◆ 本文:
12月18日、約20日間にわたって開かれてきた2019年度第4回定例会が閉会しました。
質疑を3つと、意見書への討論を1つ、積極的に発言しました。
意見書案への討論は、「農業問題」でした。
公明党から提案された「スマート農業の実現による競争力強化の加速を求める意見書」(案)は、近年、発展の著しいICTやロボット技術、AI等の先端技術を用いて、肥料・農薬等の資材費の削減や農業生産の効率化、農産物の高付加価値化などによって、競争力を向上させる、技術の伝承や、地域農業の次世代への継承など、有効であるとされています。しかし、競争力の今以上の強化や企業の参入・大規模化などは、必ずしも多様な家族農業を支援するものではなく、生産率の向上や効率化が図られる一方で、淘汰されていく家族経営もあるという点では、問題のある内容です。
問題点を指摘し、討論を行いました。
【討論内容は以下の通り】
「スマート農業の実現による競争力強化の加速を求める意見書」(案)について、賛成できない点について意見を述べ、反対討論を行います。

◆ 問題 A: 本文から「意見書案への討論は、「農業問題」でした。」から「点では、問題のある内容です。」まで(両端を含む)をそのまま抜き出してください。
本文とこのあとの記録は、互いに関係がありません。

[データソースの項目]
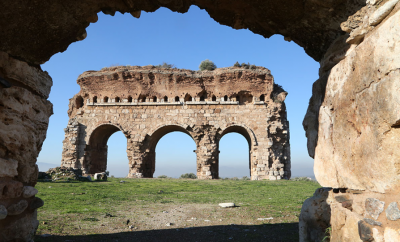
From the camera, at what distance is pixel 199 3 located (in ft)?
10.6

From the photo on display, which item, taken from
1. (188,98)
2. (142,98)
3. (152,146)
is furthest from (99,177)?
(188,98)

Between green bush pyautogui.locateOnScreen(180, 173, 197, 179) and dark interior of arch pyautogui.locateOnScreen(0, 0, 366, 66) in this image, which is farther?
green bush pyautogui.locateOnScreen(180, 173, 197, 179)

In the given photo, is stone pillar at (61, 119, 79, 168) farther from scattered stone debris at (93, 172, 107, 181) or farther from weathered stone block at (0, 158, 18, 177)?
weathered stone block at (0, 158, 18, 177)

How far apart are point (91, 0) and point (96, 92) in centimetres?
1562

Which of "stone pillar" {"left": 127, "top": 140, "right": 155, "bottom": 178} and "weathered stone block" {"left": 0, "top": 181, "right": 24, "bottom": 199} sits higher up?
"stone pillar" {"left": 127, "top": 140, "right": 155, "bottom": 178}

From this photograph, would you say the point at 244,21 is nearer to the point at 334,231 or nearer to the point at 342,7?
the point at 342,7

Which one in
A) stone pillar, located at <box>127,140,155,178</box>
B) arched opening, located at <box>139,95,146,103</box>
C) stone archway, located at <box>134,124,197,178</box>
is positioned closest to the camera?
stone pillar, located at <box>127,140,155,178</box>

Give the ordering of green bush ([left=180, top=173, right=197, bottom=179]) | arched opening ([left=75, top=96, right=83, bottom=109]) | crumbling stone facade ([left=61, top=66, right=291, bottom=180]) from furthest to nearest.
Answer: green bush ([left=180, top=173, right=197, bottom=179]) < arched opening ([left=75, top=96, right=83, bottom=109]) < crumbling stone facade ([left=61, top=66, right=291, bottom=180])

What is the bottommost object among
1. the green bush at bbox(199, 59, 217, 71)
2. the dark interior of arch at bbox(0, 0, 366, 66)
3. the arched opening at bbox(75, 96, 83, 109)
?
the dark interior of arch at bbox(0, 0, 366, 66)

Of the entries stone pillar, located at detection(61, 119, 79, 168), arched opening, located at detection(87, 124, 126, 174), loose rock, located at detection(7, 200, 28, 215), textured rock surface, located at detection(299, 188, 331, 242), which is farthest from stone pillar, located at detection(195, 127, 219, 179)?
loose rock, located at detection(7, 200, 28, 215)

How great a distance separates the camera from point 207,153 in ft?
53.3

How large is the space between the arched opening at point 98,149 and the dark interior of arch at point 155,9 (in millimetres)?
14666

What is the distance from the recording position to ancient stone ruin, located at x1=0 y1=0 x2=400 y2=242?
6.19 ft

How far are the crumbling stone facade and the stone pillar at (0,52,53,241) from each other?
43.7 feet
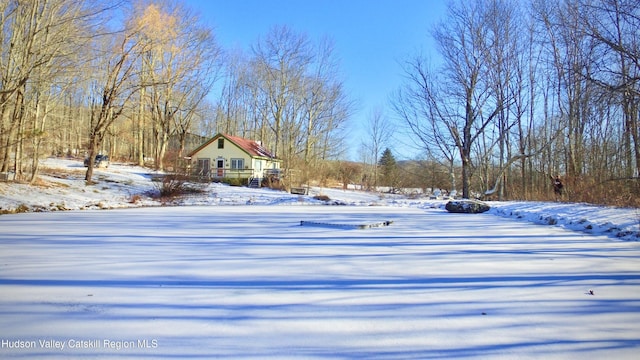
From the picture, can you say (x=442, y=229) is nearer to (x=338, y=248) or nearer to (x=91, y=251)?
(x=338, y=248)

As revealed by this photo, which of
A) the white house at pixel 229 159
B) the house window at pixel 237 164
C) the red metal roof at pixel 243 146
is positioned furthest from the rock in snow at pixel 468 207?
the house window at pixel 237 164

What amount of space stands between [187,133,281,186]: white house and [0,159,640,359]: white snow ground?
2612cm

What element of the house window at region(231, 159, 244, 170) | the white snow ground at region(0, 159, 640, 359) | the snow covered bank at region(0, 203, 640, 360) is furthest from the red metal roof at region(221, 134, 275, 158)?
the snow covered bank at region(0, 203, 640, 360)

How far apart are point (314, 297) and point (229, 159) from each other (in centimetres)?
3190

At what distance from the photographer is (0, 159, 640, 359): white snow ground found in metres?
2.33

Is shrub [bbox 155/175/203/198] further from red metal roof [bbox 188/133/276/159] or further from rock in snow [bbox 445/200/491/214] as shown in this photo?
rock in snow [bbox 445/200/491/214]

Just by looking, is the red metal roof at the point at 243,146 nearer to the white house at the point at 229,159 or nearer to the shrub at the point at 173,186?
the white house at the point at 229,159

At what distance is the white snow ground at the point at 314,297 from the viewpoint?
7.64 ft

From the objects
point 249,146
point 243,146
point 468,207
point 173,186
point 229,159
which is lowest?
point 468,207

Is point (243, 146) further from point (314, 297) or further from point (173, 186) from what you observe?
point (314, 297)

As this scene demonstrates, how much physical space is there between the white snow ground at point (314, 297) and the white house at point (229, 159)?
26118 millimetres

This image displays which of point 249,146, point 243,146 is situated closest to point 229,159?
point 243,146

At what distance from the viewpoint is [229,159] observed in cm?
3388

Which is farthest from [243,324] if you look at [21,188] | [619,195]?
[21,188]
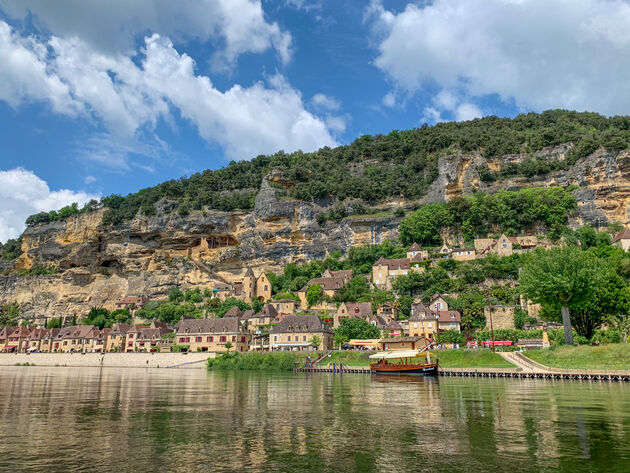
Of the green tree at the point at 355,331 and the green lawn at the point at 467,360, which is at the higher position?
the green tree at the point at 355,331

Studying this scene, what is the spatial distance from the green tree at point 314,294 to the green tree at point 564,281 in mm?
40255

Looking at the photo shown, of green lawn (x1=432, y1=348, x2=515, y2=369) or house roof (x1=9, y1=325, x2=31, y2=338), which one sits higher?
house roof (x1=9, y1=325, x2=31, y2=338)

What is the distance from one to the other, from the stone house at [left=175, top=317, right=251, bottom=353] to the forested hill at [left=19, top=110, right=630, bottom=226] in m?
39.3

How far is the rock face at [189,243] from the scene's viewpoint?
104 m

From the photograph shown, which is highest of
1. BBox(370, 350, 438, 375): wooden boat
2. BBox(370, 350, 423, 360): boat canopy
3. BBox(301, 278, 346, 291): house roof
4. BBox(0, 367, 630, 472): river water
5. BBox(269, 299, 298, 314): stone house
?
BBox(301, 278, 346, 291): house roof

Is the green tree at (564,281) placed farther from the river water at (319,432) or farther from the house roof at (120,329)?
the house roof at (120,329)

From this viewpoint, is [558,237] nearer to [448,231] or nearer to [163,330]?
[448,231]

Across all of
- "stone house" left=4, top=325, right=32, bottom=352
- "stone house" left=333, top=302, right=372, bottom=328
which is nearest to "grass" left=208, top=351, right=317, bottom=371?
"stone house" left=333, top=302, right=372, bottom=328

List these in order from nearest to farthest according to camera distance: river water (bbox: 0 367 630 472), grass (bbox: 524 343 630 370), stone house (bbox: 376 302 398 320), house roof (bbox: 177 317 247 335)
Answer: river water (bbox: 0 367 630 472) < grass (bbox: 524 343 630 370) < stone house (bbox: 376 302 398 320) < house roof (bbox: 177 317 247 335)

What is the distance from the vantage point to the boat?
153ft

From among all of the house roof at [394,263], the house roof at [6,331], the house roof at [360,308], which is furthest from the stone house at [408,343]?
the house roof at [6,331]

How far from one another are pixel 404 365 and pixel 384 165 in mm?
85783

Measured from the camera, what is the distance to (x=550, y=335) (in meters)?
56.2

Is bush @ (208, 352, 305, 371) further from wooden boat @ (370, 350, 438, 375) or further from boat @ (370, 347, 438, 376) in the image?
wooden boat @ (370, 350, 438, 375)
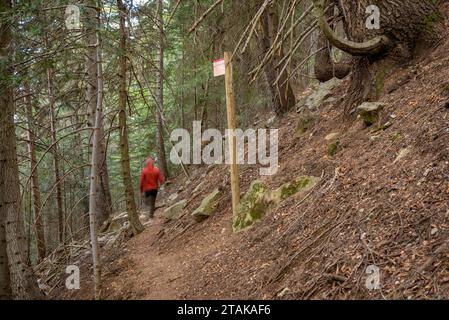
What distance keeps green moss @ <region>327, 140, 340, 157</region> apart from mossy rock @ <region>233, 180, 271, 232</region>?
1239 mm

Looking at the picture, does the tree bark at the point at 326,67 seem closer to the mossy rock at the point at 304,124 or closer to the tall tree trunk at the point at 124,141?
the mossy rock at the point at 304,124

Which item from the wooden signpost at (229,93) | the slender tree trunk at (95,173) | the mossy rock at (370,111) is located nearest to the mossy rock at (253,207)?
the wooden signpost at (229,93)

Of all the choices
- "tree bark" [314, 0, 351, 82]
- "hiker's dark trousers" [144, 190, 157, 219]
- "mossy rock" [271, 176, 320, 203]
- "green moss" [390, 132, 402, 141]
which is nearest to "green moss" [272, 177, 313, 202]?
"mossy rock" [271, 176, 320, 203]

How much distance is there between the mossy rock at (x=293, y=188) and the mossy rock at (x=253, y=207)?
187mm

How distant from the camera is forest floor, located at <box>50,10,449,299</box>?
319 centimetres

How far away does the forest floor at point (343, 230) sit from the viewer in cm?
319

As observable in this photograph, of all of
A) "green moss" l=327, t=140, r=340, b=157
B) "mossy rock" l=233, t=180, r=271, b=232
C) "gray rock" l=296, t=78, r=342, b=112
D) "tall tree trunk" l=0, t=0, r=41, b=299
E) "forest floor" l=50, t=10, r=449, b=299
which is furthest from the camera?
"gray rock" l=296, t=78, r=342, b=112

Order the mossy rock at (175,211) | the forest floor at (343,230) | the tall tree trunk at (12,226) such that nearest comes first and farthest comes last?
the forest floor at (343,230) < the tall tree trunk at (12,226) < the mossy rock at (175,211)

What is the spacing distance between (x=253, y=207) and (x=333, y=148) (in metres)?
1.68

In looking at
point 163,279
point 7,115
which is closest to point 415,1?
point 163,279

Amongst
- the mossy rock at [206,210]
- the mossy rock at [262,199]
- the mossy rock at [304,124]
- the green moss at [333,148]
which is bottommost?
the mossy rock at [206,210]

◆ 問題 B: 記録の「sits higher up?」を含む行から「Answer: green bush」を含む行まで(両端を含む)を、「photograph」を「image」に置き換え、それ以外はそのままにして書き換えてください。

◆ 解答 A:
意見書案への討論は、「農業問題」でした。
公明党から提案された「スマート農業の実現による競争力強化の加速を求める意見書」(案)は、近年、発展の著しいICTやロボット技術、AI等の先端技術を用いて、肥料・農薬等の資材費の削減や農業生産の効率化、農産物の高付加価値化などによって、競争力を向上させる、技術の伝承や、地域農業の次世代への継承など、有効であるとされています。しかし、競争力の今以上の強化や企業の参入・大規模化などは、必ずしも多様な家族農業を支援するものではなく、生産率の向上や効率化が図られる一方で、淘汰されていく家族経営もあるという点では、問題のある内容です。

◆ 解答 B:
Which of "stone pillar" {"left": 127, "top": 140, "right": 155, "bottom": 178} and "weathered stone block" {"left": 0, "top": 181, "right": 24, "bottom": 199} sits higher up?
"stone pillar" {"left": 127, "top": 140, "right": 155, "bottom": 178}

From this image, would you say the point at 244,21 is nearer to the point at 334,231 or nearer to the point at 342,7?
the point at 342,7

Which one in
A) stone pillar, located at <box>127,140,155,178</box>
B) arched opening, located at <box>139,95,146,103</box>
C) stone archway, located at <box>134,124,197,178</box>
is positioned closest to the camera?
stone pillar, located at <box>127,140,155,178</box>

Give the ordering of green bush ([left=180, top=173, right=197, bottom=179]) | arched opening ([left=75, top=96, right=83, bottom=109]) | crumbling stone facade ([left=61, top=66, right=291, bottom=180]) from furthest to nearest.
Answer: green bush ([left=180, top=173, right=197, bottom=179]) < arched opening ([left=75, top=96, right=83, bottom=109]) < crumbling stone facade ([left=61, top=66, right=291, bottom=180])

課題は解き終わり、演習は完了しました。